**GIVEN REQUEST:**
Reproduce each line of the listing below verbatim, without alteration.

------ GIVEN DATA ------

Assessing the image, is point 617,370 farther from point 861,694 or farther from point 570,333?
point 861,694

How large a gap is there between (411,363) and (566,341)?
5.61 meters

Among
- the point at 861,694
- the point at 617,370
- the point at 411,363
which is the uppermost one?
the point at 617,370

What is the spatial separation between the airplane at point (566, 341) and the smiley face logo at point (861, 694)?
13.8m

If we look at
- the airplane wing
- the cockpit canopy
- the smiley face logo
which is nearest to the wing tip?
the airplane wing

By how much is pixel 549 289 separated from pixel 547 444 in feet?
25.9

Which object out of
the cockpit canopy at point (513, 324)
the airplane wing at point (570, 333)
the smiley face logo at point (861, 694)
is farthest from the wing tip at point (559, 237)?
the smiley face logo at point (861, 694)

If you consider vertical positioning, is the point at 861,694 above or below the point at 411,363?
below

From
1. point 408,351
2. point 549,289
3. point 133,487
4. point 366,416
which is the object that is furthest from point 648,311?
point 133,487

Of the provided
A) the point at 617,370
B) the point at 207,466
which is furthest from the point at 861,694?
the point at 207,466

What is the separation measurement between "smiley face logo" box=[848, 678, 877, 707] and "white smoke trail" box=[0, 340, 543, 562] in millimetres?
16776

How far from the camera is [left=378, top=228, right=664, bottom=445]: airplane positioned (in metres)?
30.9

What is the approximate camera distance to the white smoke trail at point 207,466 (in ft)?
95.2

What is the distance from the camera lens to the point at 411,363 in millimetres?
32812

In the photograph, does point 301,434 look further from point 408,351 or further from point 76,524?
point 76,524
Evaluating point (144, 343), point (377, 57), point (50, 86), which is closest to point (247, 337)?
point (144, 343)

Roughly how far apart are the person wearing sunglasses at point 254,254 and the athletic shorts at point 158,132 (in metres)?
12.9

------

**RIGHT ANSWER:**
Assessing the image, is point 617,370 farther from point 861,694 or farther from point 570,333?
point 861,694

How large a gap is there between (411,363) and (566,341)?
5.61 meters

Among
- the point at 861,694
- the point at 617,370
- the point at 411,363
which is the uppermost one?
the point at 617,370

What is the spatial separation between the airplane at point (566, 341) and the smiley face logo at point (861, 694)?
13.8m

If we look at
- the airplane wing
- the cockpit canopy
- the smiley face logo
which is nearest to the wing tip?
the airplane wing

By how much is pixel 549 289 separated from pixel 547 444 in feet?
25.9

Which object out of
the cockpit canopy at point (513, 324)
the airplane wing at point (570, 333)
the smiley face logo at point (861, 694)
is farthest from the wing tip at point (559, 237)?
the smiley face logo at point (861, 694)

If you consider vertical positioning, is the point at 861,694 above or below the point at 411,363?
below

From
1. point 408,351
2. point 549,289
3. point 133,487
4. point 366,416
which is the object that is furthest from point 648,311?
point 133,487

Of the provided
A) the point at 617,370
B) the point at 207,466
which is furthest from the point at 861,694?
the point at 207,466

What is the separation measurement between "smiley face logo" box=[848, 678, 877, 707] and "white smoke trail" box=[0, 340, 543, 562] in millimetres?
16776

How far from the camera is [left=378, top=228, right=664, bottom=445]: airplane positioned (in metres)?
30.9

What is the approximate camera distance to the white smoke trail at point 207,466 (in ft)?
95.2

What is the distance from the camera lens to the point at 411,363 in millimetres?
32812

In the photograph, does point 301,434 look further from point 408,351 or further from point 76,524?
point 76,524
Evaluating point (144, 343), point (377, 57), point (50, 86), which is closest to point (247, 337)?
point (144, 343)

Roughly how far apart are the person wearing sunglasses at point 254,254 and the athletic shorts at point 158,132 (in metres)?
12.9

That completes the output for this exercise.